I can't even imagine him saying licentiousness.

Seriously, that really shows how much we have changed. 200 years ago the politicians didn't even trust the government. Now even the citizens trust the government enough to vote for politicians who ignore the constitution.

GTSteve03
February 8, 2006, 05:22 PM
http://www.dashadyboard.com/images/smilies/flag_smiley.gif

Thanks TarpleyG! :D
sorry for being dense here gtsteve, but i cna't figure out if that's sarcasm or not
Ahh, the best sarcasm is the kind where you can't quite tell if it is or not... ;)







(that was, BTW :evil: )

Manedwolf
February 8, 2006, 05:24 PM
(bold and underline mine)

the Tuesday Morning Quarterback greg easterbrook slipped this into his column on the superbowl (http://www.nfl.com/news/story/9213999) on nfl.com. His breakdown of the game was equally insightful, if somewhat less epic. (even a diehard steelers fan has to admit that one for the thumb isn't as important as the fall of civilization)


seriously, can you even imagine Bush saying something like "that every valuable end of government is best answered by the enlightened confidence of the people:"?

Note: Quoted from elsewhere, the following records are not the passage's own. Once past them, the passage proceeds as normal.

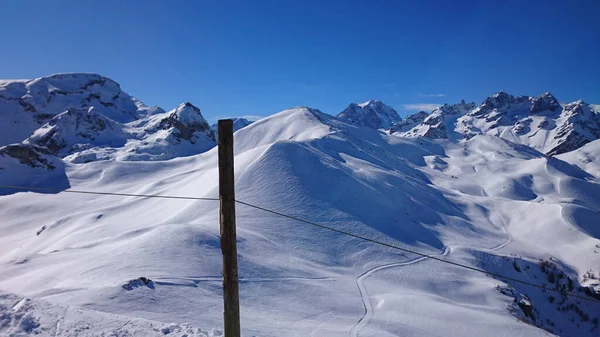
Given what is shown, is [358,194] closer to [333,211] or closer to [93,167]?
[333,211]

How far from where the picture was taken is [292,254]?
69.7ft

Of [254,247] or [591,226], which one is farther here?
[591,226]

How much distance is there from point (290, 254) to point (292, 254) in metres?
0.15

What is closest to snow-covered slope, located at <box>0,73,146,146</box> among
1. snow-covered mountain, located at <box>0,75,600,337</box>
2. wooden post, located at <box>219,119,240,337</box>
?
snow-covered mountain, located at <box>0,75,600,337</box>

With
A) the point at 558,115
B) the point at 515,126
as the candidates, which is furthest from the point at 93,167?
the point at 558,115

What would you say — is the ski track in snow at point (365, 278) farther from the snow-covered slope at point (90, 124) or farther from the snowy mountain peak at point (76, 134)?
the snowy mountain peak at point (76, 134)

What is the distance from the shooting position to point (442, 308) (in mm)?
16344

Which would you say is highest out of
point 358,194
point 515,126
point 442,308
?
point 515,126

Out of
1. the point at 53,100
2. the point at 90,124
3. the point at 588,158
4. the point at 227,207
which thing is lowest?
the point at 227,207

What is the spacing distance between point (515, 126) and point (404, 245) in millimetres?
205978

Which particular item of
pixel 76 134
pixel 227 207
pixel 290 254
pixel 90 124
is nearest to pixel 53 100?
pixel 90 124

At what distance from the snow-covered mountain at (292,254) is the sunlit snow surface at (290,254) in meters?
0.11

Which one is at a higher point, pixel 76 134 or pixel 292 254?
pixel 76 134

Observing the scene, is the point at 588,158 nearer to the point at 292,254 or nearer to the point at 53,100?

It's amazing how far we've come from George Washington to George Bush

go Stillers!


"As democracy is perfected, the office of president represents, more and more closely, the inner soul of the people. On some great and glorious day the plain folks of the land will reach their heart's desire at last and the White House will be adorned by a downright moron." H. L. Mencken

JohnBT
February 8, 2006, 05:27 PM
"People back then weren't afraid to go into oratoric sublimity. "

Nobody had a plane to catch or a phone call to make. And most of the common people couldn't read so speeches were the entertainment and longwinded speakers were highly prized.

A lot of people even thought Lincoln's Gettysburg Address was way too short by a hour or more.

John

middy
February 8, 2006, 05:37 PM
most of the common people couldn't read
New England males had about a 90% literacy rate by the time of the revolution.

JohnKSa
February 8, 2006, 05:47 PM
WARNING! BEFORE reading farther, please read the disclaimer at the end of the post.seriously, can you even imagine Bush saying something like "that every valuable end of government is best answered by the enlightened confidence of the people:"? If he had, no one would have understood what he meant, and there would have been complaints that he didn't address the energy issues or say anything about the possibility of nuclear terrorism...

The world has changed just a bit in the last 216 years. And with that change, the job of president has changed too.

I am NOT saying things today are the way they should be, but viewing a presidential address from 2006 alongside one from 1790 as if you can do a straight up across the board comparison shows a focus problem, IMO.